Tuve que ver las imágenes dos veces para entender lo que sucedía
El pasado domingo, en la playa del Sotillo, en Castell de Ferro (Granada), un grupo de bañistas corría entre sombrillas y toallas, no para auxiliar a personas recién llegadas por mar sino para perseguir, reducir y retener violentamente a varios migrantes exhaustos.
Los justicieros eran personas normales y corrientes, que estaban veraneando. Ciudadanía cuyo uniforme era un bañador y unas chanclas que, sin ningún pudor, se arrojó el papel de frontera.
Con una escena como esta, la pregunta que nos interpela es ¿Cómo hemos llegado hasta aquí? ¿Qué ha pasado para que los penúltimos persigan a los últimos?.
Castell de Ferro no es una zona exclusiva, ni un resort de lujo. Es un pueblo costero tranquilo, elegido en vacaciones tradicionalmente por familias trabajadoras y gente modelica.
Es una costa popular, donde muchas personas veranean después de un año duro, con recursos justos y muchas renuncias. Personas precarizadas, que sufren la crisis de la vivienda, las dificultades de acceder a la sanidad y educación pública y que con mucho esfuerzo llegan como pueden a fin de mes, mientras ven como las grandes empresas publican cada año mejores resultados a costa de que sus salarios sigan estancados.
Por eso, la escena es aún más dura. Que esas mismas personas, hijas de la periferia social, se sientan legitimadas para actuar como agentes del control migratorio, como si la única forma de defender su lugar en el mundo fuera reducir al que está aún más abajo, es resultado de una quiebra social y moral muy profunda Pierre Bourdieu lo explicó con claridad: cuando el poder simbólico triunfa, los dominados adoptan la mirada del dominador.
Y en este caso, el relato de la ultraderecha ha conseguido que parte de la ciudadanía ponga su desafección, su frustración y su rabia en la dirección equivocada.
En lugar de señalar a los responsables reales de su precariedad —las élites políticas y económicas que quieren recortar sus derechos—, persiguen al que huye del hambre, del despojo, de la violencia, porque ha sido señalado intencionadamente, como una amenaza.
Pero volviendo a la escena de la playa, lo más preocupante, no es solo lo que hicieron aquellos veraneantes, sino el porqué lo hicieron.

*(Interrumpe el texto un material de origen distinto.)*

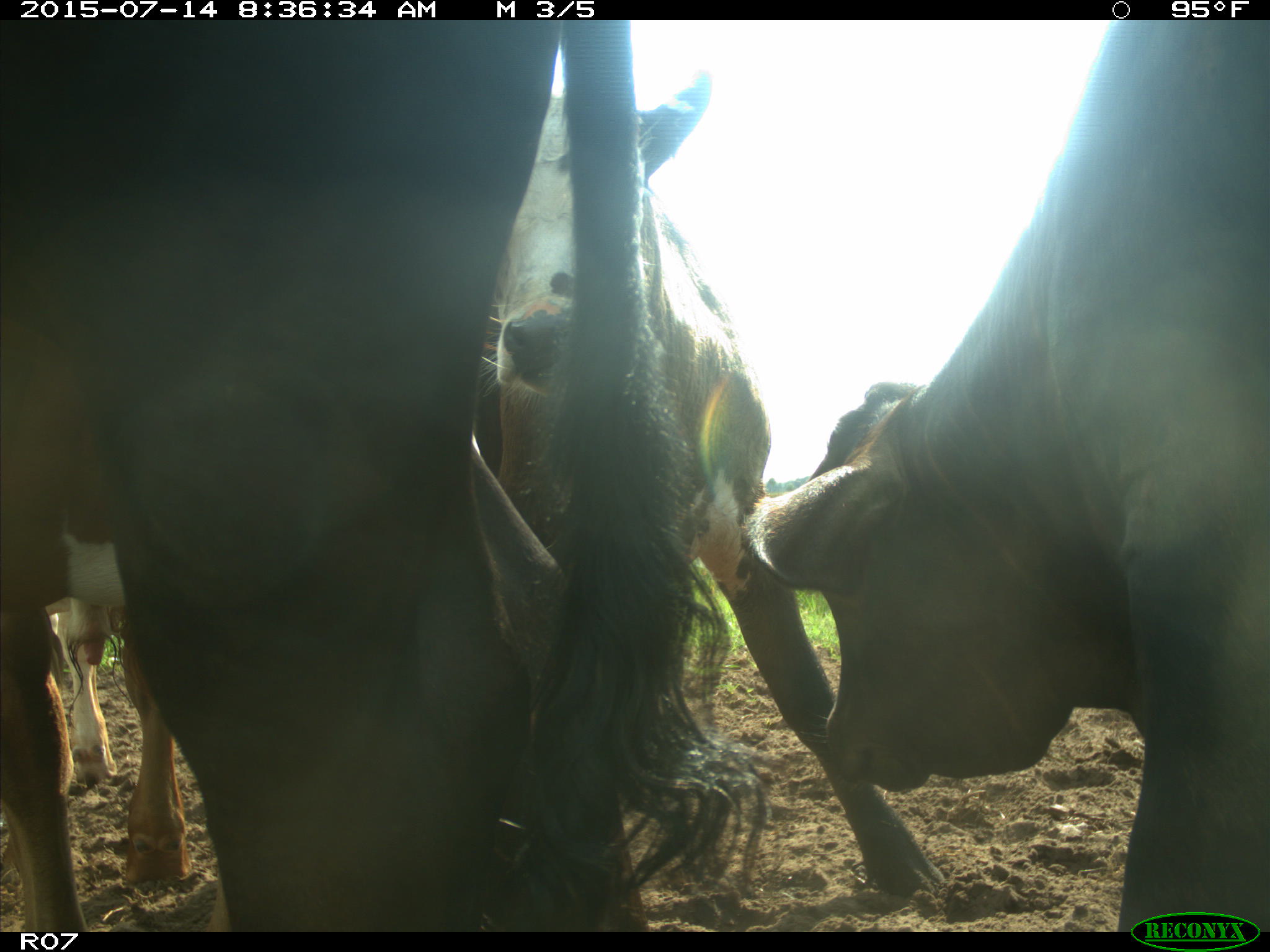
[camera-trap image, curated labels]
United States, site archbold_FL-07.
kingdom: Animalia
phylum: Chordata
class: Mammalia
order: Artiodactyla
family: Bovidae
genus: Bos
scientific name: Bos taurus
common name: domestic cow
Bos taurus (domestic cow).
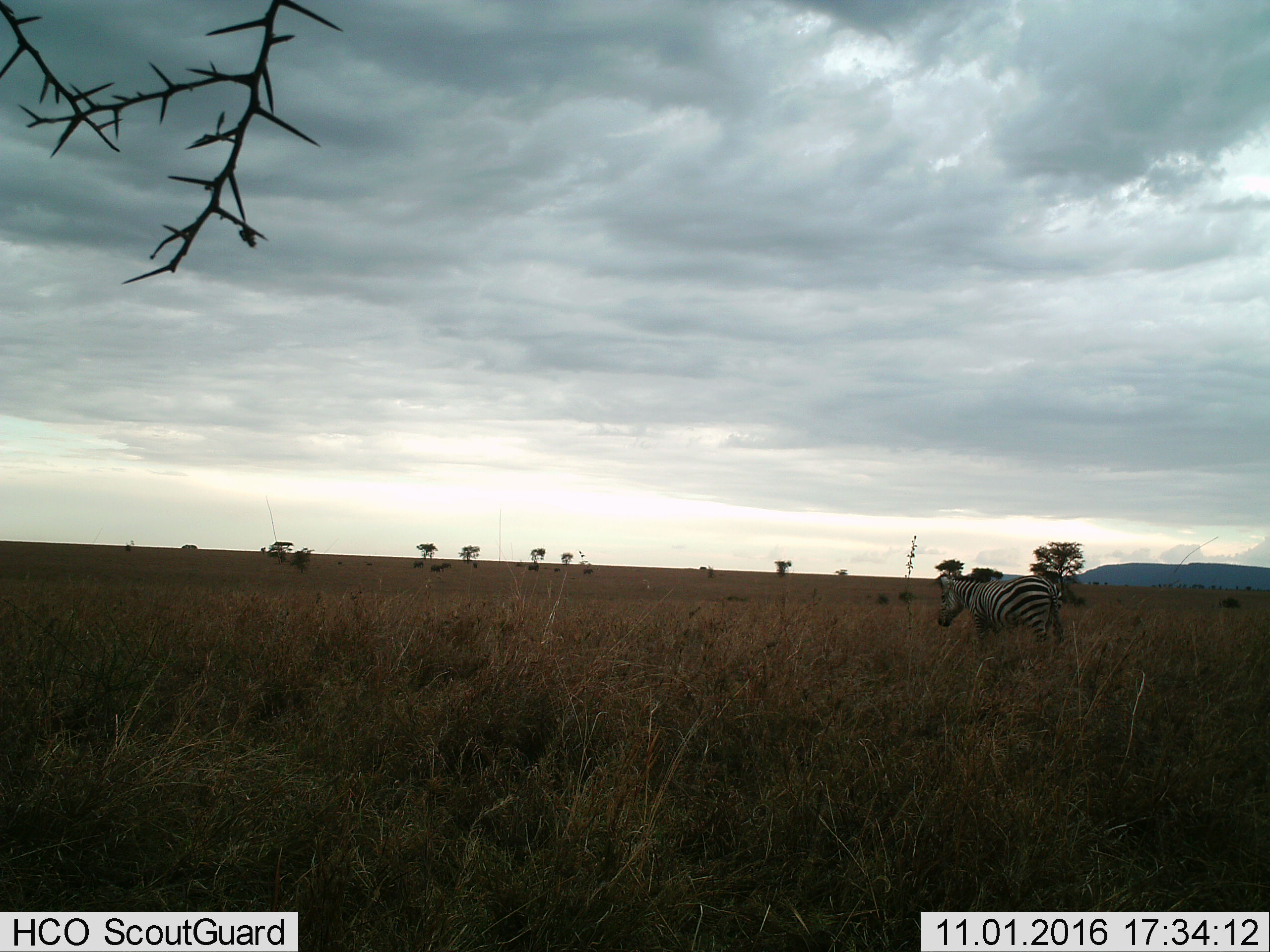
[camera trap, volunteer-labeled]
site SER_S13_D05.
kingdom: Animalia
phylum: Chordata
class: Mammalia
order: Perissodactyla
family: Equidae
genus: Equus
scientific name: Equus quagga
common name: plains zebra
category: zebraplains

Como si fuera su deber. Como si la solidaridad fuera una traición y perseguir al migrante una obligación.
Lo más triste de todo, es que muchas de esas personas que se sintieron en la obligación moral de perseguir a los migrantes ‘por el bien de nuestra sociedad’, probablemente no mueven un dedo cuando ven a una persona tirada en la calle, cuando saben que hay un vecino sin recursos que va a ser desahuciado, o tampoco se inmutan ante el asesinato de más de 60.000 personas en el genocidio que se está cometiendo impunemente en Gaza. Pero corren —literalmente corren— para detener a alguien que acaba de salir del agua y que está a punto de desfallecer.
El discurso del odio ha conseguido que las fronteras ya no sean solo líneas geográficas: se han instalado en las ideas, en las miradas, en los gestos cotidianos. En Castell de Ferro, la playa se convirtió en frontera. Y la frontera estaba en la mente de quienes actuaron con violencia para evitar que las personas que bajaban de la patera pudieran pisar un lugar seguro.
El éxito de la ultraderecha es haber diseñado una ingeniería del odio, que transforma el malestar social en xenofobia. De este modo evita que los de abajo se organicen para resistir y luchar juntos, enfrentándoles entre sí.
Pero hay otra mayoría: la que no corre tras nadie, la que representa la voz que en el video grita: “¡Dejad al chiquillo!”
Esa voz no solo rompe el consenso del miedo. Nos recuerda que otra ética es posible. Alguien que ve al migrante como persona. Que no se deja arrastrar por el odio. Que elige ser solidaria antes que ser justiciera. Y esa es la esperanza en la que debemos aferrarnos.
Pero también es una alerta. Una invitación a rebelarse. A reconstruir el tejido común. A no aceptar que se persiga a un joven en la playa con la misma facilidad con la que se ignora a quien agoniza en la calle.
Es un grito de justicia social que exclama con desesperanza “¡Dejad al chiquillo!”
Lo que ocurrió este fin de semana en esa playa de Granada no es una anécdota.
Es un espejo que muestra hasta qué punto el relato de la exclusión ha calado.
Pero también es una alerta. Una invitación a rebelarse. A reconstruir el tejido común. A no aceptar que se persiga a un joven en la playa con la misma facilidad con la que se ignora a quien agoniza en la calle.
Porque cada acto de indiferencia o violencia contra los más vulnerables, pone en juego nuestra capacidad de convivir, y nuestra capacidad colectiva de sostener la dignidad humana como principio político.
Estrella Galán es eurodiputada por Sumar.